◆ Work instructions: A word-for-word copy of the listing is what's needed; leave out every image.

◆ Data for the task:
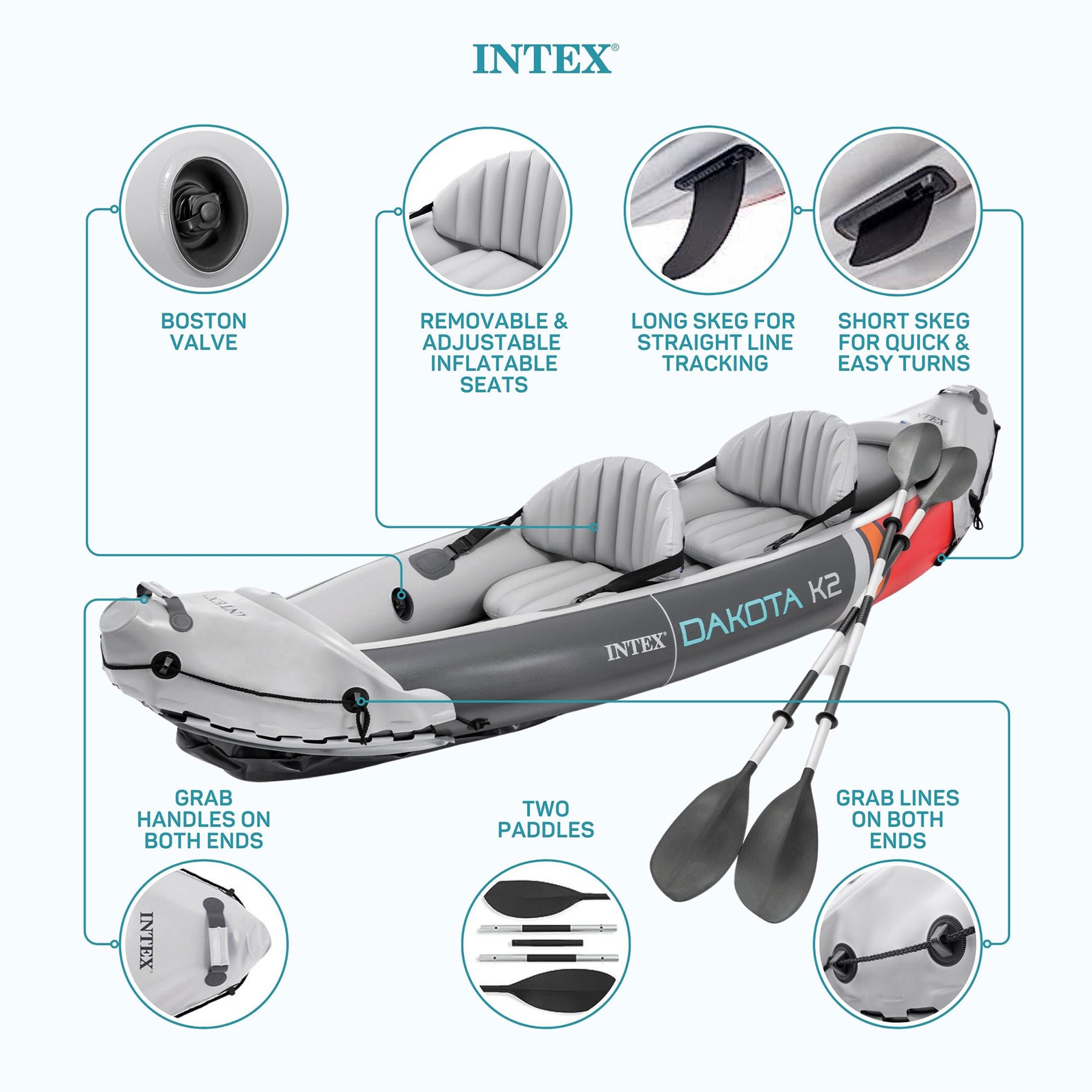 INTEX®

BOSTON VALVE

REMOVABLE & ADJUSTABLE INFLATABLE SEATS

LONG SKEG FOR STRAIGHT LINE TRACKING

SHORT SKEG FOR QUICK & EASY TURNS

INTEX

INTEX

INTEX® DAKOTA K2

GRAB HANDLES ON BOTH ENDS

TWO PADDLES

GRAB LINES ON BOTH ENDS

INTEX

◆ Exercise solution:
 INTEX®

BOSTON VALVE

REMOVABLE & ADJUSTABLE INFLATABLE SEATS

LONG SKEG FOR STRAIGHT LINE TRACKING

SHORT SKEG FOR QUICK & EASY TURNS

INTEX

INTEX

INTEX® DAKOTA K2

GRAB HANDLES ON BOTH ENDS

TWO PADDLES

GRAB LINES ON BOTH ENDS

INTEX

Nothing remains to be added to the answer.